Quantum computing exploits the advantage of the potential of subatomic particles to occur in more than one state at the same instance. Researchers anticipate it to take modern-day computing to the next level by allowing the processing of more information in a short time.
PhD candidate Shuntaro Okada and information scientist Masayuki Ohzeki of Japan’s Tohoku University partnered with Denso Corporation, a global automotive components manufacturer, as well as other colleagues to create an algorithm that enhances the D-Wave quantum annealer’s potential to solve combinatorial optimization problems.
To work, the algorithm partitions an original large problem into a group of subproblems. Then, the D-Wave annealer iteratively optimizes each subproblem to ultimately solve the original larger problem. The Tohoku University algorithm is an improvement on another algorithm that uses the same concept by enabling the use of larger subproblems, eventually resulting in finding optimal solutions in a more efficient manner.
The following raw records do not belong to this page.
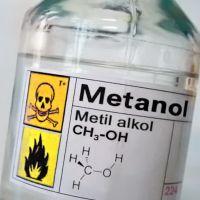 Metil Alkol nedir? Sahte içki nedir, nasıl ayırt edilir, belirtileri nelerdir?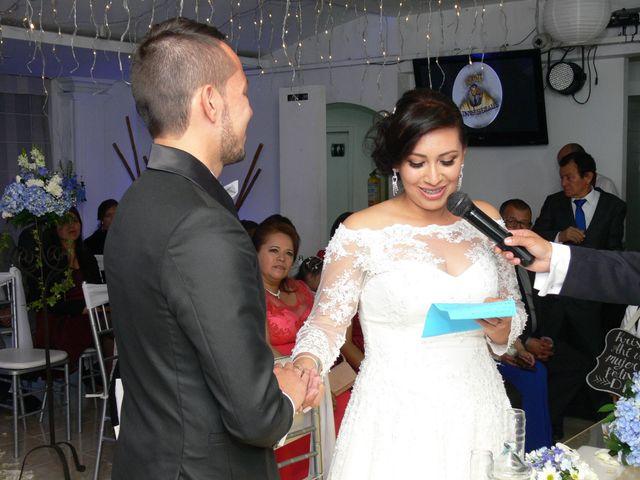 El matrimonio de Cristian y Jennifer en Bogotá, Bogotá DC 22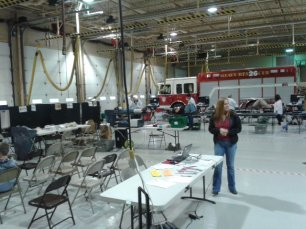 May 2013 Red Cross Blood Drive at Fenton Fire Department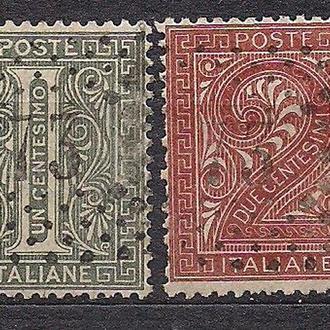 Италия, 1863 г., первые марки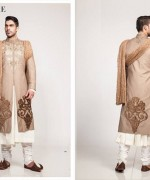 Fahad Hussayn Couture Winter Dresses 2014 For Men 004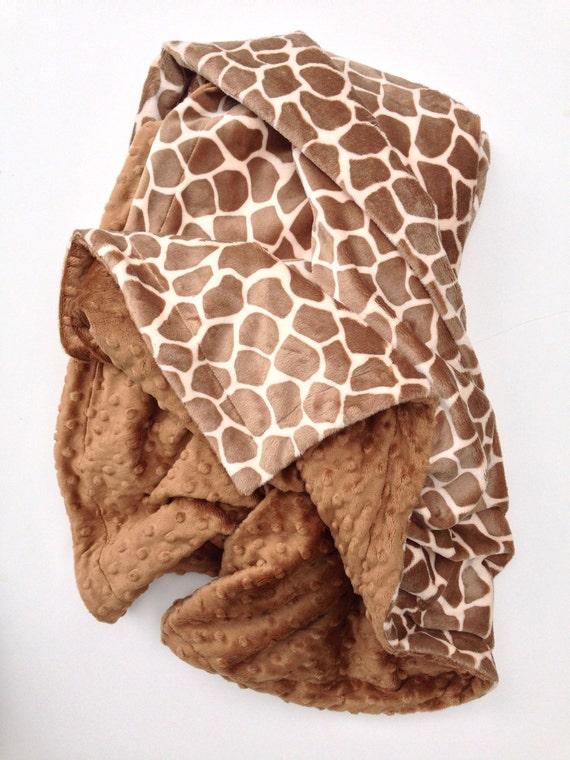 Giraffe Print Minky Blanket Adult Minky Blanket Animal Print Etsy Mesmerizing Giraffe Print Throw Blanket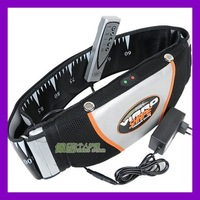 TV hot! super popular vibro shape slimming belt with heat function fitness belt/Portable receive bag for free #NP1010
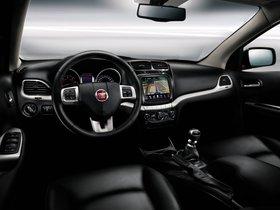 Ver foto 23 de Fiat Freemont 2011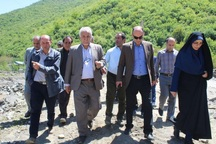 مسئولان تالش مشکلات روستاهای کلمر و سقاچال را بررسی کردند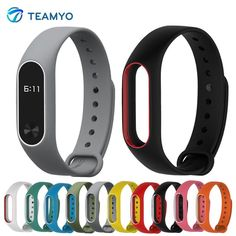 [Visit to Buy] Xiaomi Mi Band 2 Strap For Mi Band 2 Silicone Strap Bracelet Replacement Wristband Smart Band Accessories Colorful wrist Strap #Advertisement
“The proposed algorithm is also applicable to the future version of the D-Wave quantum annealer, which contains many more qubits,” stated Ohzeki. Quantum bits, or qubits, form the fundamental unit in quantum computing. “As the number of qubits mounted in the D-Wave quantum annealer increases, we will be able to obtain even better solutions,” he stated.
The future goal of the researchers is to evaluate the usefulness of their algorithm for different optimization problems.